__Prompt__:
Copy out the records word for word, from their first line through the line that contains "10L44 15H51V14H54V4L51 0H37L35", including both ends.

__Recorded information__:

+++

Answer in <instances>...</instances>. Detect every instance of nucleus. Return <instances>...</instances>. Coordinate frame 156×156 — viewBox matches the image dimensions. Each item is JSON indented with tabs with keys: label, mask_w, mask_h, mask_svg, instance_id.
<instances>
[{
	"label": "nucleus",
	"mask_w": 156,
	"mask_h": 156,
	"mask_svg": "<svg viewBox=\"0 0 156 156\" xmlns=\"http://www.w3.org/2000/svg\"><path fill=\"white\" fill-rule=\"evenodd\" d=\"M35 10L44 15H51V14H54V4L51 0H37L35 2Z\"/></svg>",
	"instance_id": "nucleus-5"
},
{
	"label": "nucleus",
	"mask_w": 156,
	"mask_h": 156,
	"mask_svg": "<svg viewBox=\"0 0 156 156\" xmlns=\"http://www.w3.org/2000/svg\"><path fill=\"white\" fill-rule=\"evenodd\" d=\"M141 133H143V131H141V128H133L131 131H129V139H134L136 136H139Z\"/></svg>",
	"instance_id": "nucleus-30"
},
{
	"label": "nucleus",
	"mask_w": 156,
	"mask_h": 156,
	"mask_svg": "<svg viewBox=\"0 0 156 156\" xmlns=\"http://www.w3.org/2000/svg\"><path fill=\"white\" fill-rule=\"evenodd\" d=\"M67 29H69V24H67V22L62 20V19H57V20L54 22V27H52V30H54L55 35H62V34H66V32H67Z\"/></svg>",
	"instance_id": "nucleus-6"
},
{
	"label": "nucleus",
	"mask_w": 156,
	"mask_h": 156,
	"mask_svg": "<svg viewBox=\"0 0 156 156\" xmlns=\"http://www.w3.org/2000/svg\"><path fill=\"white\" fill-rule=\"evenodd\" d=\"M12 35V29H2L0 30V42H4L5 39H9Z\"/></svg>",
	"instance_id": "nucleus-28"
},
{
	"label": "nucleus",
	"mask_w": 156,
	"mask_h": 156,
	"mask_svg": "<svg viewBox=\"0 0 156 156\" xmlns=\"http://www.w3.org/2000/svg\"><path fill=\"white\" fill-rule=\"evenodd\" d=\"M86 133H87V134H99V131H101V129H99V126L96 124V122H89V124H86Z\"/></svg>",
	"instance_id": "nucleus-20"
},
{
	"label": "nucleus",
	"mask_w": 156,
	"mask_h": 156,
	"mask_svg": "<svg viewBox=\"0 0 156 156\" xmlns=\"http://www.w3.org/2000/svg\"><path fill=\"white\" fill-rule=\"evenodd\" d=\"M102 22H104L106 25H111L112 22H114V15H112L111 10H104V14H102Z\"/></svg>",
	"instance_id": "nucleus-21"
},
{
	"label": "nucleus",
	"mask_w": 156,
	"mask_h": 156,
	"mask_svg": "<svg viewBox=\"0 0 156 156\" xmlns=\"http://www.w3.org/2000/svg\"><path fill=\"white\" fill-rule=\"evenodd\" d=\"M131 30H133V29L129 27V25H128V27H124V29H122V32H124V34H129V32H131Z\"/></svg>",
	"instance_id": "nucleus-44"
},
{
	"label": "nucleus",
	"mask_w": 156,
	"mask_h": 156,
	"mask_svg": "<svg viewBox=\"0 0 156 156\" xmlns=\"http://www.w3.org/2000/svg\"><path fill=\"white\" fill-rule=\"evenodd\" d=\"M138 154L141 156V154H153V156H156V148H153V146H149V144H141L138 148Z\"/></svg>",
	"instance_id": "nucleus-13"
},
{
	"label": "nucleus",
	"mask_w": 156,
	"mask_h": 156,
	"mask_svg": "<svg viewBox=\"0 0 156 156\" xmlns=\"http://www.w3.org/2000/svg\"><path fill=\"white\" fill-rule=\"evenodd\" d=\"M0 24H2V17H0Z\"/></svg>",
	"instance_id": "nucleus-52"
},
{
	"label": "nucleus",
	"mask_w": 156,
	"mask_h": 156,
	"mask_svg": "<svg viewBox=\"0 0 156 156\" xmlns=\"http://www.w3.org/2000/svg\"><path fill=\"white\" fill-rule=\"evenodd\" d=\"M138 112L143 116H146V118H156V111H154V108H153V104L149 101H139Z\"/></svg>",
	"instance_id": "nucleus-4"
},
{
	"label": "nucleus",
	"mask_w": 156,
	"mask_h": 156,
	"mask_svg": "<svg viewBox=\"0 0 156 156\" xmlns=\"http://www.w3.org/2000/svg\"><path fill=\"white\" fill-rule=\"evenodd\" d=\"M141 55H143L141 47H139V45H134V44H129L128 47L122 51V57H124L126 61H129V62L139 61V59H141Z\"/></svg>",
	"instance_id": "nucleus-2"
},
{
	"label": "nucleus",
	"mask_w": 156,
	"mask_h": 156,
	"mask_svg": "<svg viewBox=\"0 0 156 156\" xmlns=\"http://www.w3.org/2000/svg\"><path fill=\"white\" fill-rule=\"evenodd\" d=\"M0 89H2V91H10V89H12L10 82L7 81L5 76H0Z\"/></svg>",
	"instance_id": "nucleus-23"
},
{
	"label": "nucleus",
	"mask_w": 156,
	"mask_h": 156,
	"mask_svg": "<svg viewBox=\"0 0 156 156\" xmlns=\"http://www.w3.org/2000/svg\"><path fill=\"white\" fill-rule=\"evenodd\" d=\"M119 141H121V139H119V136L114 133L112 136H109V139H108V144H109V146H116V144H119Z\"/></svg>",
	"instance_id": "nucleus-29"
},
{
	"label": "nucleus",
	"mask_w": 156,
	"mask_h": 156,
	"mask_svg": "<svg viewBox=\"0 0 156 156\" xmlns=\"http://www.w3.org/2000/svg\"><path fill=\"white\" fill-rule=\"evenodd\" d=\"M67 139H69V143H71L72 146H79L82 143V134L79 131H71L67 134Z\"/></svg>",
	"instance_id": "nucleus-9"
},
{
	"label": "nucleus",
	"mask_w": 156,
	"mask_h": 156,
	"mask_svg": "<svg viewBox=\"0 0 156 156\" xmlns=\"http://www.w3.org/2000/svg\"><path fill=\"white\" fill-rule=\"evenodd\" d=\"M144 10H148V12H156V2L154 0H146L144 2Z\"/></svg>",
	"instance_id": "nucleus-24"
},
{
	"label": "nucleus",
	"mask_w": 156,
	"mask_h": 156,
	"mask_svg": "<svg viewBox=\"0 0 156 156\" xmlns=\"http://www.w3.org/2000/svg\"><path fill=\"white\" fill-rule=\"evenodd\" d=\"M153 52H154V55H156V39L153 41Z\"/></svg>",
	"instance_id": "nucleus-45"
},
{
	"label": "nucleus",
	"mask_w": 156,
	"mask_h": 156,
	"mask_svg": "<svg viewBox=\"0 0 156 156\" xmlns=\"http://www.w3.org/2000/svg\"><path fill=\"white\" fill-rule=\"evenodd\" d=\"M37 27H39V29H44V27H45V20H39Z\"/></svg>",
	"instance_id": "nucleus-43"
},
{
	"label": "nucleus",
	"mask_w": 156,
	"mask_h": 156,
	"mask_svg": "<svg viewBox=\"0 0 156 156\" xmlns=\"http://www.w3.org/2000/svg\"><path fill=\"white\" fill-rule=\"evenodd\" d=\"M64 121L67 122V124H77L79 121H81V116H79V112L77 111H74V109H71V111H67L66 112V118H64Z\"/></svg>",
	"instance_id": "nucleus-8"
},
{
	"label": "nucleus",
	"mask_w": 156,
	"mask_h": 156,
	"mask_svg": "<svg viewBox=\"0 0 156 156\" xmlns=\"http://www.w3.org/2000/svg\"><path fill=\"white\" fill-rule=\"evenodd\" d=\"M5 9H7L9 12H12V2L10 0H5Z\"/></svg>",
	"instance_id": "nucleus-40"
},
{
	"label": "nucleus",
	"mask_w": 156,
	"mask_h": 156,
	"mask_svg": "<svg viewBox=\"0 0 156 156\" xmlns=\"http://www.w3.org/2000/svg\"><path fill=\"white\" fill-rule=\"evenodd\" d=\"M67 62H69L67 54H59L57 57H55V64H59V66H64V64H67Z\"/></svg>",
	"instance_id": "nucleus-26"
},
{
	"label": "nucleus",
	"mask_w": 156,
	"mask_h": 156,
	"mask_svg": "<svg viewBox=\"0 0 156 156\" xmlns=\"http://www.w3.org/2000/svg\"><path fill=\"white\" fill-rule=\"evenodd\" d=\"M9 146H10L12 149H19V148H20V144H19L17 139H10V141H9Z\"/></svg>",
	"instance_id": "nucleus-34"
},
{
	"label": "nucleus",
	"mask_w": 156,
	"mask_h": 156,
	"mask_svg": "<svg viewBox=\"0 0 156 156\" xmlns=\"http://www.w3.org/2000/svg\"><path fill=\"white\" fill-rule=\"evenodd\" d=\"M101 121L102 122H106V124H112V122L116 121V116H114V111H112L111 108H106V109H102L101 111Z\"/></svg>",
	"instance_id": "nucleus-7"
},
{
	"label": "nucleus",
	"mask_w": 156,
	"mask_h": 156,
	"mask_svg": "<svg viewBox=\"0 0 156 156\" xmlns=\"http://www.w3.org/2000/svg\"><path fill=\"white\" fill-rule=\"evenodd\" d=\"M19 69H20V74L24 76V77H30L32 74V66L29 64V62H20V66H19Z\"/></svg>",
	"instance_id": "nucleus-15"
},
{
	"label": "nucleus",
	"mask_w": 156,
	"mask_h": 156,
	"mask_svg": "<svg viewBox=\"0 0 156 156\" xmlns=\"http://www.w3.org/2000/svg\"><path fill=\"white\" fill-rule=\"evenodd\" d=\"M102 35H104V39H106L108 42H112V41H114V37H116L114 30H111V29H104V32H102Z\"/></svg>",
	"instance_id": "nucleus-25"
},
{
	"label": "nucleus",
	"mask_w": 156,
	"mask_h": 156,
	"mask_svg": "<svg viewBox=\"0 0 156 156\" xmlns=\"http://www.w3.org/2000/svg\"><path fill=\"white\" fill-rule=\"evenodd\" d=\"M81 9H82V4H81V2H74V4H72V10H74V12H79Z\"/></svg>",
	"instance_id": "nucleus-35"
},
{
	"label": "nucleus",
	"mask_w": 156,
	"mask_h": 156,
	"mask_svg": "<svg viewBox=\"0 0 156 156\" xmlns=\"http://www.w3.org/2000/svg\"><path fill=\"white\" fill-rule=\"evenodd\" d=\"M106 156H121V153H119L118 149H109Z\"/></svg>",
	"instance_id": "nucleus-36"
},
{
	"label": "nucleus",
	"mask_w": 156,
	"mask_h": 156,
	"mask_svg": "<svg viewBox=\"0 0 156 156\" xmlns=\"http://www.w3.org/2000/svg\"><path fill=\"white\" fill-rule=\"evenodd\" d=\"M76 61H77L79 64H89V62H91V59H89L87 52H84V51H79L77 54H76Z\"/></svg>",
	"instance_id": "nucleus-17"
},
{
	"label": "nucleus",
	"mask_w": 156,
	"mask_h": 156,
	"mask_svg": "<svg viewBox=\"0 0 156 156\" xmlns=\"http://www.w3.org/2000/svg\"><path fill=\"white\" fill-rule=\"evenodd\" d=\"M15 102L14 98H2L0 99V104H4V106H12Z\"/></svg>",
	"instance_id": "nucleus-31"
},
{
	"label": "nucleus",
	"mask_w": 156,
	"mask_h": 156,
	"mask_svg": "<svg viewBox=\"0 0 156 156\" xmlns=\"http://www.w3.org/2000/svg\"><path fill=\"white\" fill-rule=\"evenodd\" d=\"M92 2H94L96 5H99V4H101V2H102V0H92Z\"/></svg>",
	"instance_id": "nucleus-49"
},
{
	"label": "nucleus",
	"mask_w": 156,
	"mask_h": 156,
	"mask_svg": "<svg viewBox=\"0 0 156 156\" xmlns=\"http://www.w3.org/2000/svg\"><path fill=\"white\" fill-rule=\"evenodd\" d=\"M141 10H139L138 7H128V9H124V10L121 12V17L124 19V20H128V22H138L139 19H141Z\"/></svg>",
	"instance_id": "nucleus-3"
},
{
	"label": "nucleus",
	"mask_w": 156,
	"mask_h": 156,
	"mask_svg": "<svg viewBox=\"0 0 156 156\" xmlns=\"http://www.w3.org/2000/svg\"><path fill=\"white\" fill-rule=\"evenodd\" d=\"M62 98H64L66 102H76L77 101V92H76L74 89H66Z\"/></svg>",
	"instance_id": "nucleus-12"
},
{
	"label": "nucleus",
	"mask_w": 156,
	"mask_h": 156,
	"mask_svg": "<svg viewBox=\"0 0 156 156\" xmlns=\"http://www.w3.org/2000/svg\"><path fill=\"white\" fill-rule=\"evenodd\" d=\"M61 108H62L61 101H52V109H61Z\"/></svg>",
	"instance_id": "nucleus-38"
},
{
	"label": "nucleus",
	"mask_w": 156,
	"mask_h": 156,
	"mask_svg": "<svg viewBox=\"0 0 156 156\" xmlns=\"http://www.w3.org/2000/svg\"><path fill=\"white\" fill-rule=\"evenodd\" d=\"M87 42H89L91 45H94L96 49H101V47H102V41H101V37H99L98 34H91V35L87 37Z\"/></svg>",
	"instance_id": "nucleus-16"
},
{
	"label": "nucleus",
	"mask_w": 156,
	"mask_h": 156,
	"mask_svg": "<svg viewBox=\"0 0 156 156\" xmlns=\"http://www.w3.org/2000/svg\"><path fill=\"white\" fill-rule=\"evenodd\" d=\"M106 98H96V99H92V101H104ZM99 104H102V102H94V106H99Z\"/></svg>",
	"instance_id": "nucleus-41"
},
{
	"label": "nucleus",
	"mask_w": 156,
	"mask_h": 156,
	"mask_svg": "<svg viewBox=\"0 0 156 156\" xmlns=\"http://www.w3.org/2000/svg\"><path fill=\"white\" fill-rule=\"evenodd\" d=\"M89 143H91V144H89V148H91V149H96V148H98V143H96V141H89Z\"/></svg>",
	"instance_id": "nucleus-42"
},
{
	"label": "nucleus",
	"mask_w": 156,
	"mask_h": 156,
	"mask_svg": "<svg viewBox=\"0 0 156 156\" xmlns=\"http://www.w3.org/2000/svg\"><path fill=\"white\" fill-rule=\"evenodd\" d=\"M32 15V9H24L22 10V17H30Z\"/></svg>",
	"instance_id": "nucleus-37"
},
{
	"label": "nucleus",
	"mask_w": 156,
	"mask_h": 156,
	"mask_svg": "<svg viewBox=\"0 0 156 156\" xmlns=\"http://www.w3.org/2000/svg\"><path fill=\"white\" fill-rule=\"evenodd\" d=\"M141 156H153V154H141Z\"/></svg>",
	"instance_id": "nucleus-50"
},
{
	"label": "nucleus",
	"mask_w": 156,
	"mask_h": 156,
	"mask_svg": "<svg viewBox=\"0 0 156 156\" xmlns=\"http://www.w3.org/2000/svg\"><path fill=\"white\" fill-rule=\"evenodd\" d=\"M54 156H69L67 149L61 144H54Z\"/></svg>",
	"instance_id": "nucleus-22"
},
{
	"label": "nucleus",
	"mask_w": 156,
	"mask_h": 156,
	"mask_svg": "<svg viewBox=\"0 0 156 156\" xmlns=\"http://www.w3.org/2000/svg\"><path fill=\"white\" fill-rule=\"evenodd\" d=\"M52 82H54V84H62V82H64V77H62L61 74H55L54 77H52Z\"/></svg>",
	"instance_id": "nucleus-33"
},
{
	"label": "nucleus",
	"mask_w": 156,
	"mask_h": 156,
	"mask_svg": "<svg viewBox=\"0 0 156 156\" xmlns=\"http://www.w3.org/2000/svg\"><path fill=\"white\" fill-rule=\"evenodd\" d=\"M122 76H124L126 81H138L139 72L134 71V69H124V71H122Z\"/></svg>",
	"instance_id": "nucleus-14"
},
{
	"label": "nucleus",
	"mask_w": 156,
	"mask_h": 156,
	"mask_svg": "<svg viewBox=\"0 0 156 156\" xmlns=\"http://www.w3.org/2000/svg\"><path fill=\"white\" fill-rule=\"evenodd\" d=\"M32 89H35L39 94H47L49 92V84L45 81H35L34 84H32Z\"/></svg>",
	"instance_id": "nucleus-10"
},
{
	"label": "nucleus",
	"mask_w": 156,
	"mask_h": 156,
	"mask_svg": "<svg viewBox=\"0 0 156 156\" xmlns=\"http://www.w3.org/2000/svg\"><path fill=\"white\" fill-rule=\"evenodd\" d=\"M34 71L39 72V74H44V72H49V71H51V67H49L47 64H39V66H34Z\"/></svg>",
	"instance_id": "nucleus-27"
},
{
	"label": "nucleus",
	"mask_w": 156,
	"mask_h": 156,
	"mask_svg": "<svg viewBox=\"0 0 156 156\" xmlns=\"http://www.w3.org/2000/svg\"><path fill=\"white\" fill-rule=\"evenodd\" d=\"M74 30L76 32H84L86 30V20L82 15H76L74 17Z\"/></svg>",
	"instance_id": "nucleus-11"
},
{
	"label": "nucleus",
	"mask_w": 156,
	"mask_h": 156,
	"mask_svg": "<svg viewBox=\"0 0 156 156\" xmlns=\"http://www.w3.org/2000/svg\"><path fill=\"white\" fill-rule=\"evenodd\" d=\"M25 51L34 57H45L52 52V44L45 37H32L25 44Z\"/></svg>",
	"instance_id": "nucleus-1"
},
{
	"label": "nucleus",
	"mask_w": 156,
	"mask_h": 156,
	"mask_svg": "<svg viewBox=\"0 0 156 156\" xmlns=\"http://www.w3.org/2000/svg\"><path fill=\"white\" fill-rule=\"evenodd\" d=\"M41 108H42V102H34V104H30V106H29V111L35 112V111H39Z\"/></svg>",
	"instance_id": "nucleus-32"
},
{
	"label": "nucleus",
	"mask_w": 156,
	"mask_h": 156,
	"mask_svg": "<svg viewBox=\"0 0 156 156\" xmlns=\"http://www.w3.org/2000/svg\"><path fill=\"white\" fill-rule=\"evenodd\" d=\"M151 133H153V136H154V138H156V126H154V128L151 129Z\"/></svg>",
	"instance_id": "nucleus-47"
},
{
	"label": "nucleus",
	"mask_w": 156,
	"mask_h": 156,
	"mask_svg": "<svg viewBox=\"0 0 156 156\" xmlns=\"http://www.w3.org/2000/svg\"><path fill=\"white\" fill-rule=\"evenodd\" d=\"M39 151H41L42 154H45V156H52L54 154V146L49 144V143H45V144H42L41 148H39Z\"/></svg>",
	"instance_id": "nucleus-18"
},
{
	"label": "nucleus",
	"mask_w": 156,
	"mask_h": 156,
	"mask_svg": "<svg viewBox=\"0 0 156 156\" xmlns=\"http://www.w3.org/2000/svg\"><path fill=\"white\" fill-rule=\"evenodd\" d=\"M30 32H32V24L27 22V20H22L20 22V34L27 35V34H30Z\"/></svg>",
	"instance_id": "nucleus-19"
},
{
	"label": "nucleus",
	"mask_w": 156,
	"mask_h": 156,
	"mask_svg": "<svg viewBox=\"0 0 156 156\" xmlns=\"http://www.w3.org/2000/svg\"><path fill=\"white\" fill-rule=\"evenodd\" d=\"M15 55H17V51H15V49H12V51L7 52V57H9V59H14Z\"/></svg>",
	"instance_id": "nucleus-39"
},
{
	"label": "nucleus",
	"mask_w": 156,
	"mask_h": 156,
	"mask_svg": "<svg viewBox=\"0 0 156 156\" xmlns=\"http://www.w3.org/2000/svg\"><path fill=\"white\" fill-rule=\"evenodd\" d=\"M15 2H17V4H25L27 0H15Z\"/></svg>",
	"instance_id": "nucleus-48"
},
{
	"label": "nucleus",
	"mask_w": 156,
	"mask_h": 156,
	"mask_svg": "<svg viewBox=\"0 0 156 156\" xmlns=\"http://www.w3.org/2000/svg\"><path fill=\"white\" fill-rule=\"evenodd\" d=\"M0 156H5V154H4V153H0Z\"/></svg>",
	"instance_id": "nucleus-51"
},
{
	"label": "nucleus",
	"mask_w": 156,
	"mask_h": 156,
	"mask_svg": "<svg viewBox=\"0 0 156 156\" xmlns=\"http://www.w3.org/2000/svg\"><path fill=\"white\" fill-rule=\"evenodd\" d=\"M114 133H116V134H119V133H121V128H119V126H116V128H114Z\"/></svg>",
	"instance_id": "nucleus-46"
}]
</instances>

+++

__Result__:
Answer in <instances>...</instances>. Detect every instance of nucleus. Return <instances>...</instances>. Coordinate frame 156×156 — viewBox matches the image dimensions. Each item is JSON indented with tabs with keys: label, mask_w, mask_h, mask_svg, instance_id.
<instances>
[{
	"label": "nucleus",
	"mask_w": 156,
	"mask_h": 156,
	"mask_svg": "<svg viewBox=\"0 0 156 156\" xmlns=\"http://www.w3.org/2000/svg\"><path fill=\"white\" fill-rule=\"evenodd\" d=\"M35 10L44 15H51V14H54V4L51 0H37L35 2Z\"/></svg>",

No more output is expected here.